Smith C, Gentleman SM, Leclercq PD, Murray LS, Griffin WS, Graham DI, Nicoll JA

AIMS: Traumatic brain injury is a significant cause of morbidity and mortality
worldwide. An epidemiological association between head injury and long-term
cognitive decline has been described for many years and recent clinical studies
have highlighted functional impairment within 12 months of a mild head injury. In
addition chronic traumatic encephalopathy is a recently described condition in
cases of repetitive head injury. There are shared mechanisms between traumatic
brain injury and Alzheimer's disease, and it has been hypothesized that
neuroinflammation, in the form of microglial activation, may be a mechanism
underlying chronic neurodegenerative processes after traumatic brain injury.
METHODS: This study assessed the microglial reaction after head injury in a range
of ages and survival periods, from <24-h survival through to 47-year survival.
Immunohistochemistry for reactive microglia (CD68 and CR3/43) was performed on
human autopsy brain tissue and assessed 'blind' by quantitative image analysis.
Head injury cases were compared with age matched controls, and within the
traumatic brain injury group cases with diffuse traumatic axonal injury were
compared with cases without diffuse traumatic axonal injury.
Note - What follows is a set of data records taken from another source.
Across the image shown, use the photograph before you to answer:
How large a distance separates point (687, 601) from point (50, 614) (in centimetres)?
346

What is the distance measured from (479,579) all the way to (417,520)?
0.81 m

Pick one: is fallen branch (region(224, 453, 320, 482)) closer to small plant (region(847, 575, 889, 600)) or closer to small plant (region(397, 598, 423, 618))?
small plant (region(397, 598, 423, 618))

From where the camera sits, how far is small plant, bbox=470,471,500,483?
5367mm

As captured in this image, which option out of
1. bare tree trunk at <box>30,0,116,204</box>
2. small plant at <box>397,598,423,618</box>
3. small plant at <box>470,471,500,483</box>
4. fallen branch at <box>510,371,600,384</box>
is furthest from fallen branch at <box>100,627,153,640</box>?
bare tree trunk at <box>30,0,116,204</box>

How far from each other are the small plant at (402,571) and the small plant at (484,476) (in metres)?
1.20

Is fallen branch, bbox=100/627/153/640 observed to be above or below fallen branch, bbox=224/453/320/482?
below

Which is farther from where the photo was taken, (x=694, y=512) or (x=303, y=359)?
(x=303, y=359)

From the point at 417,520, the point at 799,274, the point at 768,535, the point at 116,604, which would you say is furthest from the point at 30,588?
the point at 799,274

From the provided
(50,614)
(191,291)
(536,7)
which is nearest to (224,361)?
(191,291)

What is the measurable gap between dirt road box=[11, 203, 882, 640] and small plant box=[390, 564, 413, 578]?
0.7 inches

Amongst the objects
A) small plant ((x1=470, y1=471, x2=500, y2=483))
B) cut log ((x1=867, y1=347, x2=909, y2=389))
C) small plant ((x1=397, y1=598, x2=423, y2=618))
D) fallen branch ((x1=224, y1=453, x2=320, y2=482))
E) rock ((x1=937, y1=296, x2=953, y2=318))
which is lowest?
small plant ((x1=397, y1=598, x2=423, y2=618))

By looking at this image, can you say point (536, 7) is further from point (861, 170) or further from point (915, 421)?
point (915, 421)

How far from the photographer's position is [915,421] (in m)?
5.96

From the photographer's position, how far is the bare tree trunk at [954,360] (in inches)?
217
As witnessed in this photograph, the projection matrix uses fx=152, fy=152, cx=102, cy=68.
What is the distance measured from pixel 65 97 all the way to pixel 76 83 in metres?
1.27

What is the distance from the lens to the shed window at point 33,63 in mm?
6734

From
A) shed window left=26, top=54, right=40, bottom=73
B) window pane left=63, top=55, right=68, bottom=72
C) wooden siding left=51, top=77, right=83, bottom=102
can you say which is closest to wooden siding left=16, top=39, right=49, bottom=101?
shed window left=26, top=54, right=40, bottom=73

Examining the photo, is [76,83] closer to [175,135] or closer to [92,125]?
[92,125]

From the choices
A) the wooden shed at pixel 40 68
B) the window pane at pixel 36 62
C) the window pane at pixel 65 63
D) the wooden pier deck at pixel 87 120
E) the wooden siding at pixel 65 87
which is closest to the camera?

RESULTS: A major finding was a neuroinflammatory response that develops within
the first week and persists for several months after traumatic brain injury, but
has returned to control levels after several years. In cases with diffuse
traumatic axonal injury the microglial reaction is particularly pronounced in the
white matter.
CONCLUSIONS: These results demonstrate that prolonged microglial activation is a
feature of traumatic brain injury, but that the neuroinflammatory response
returns to control levels after several years.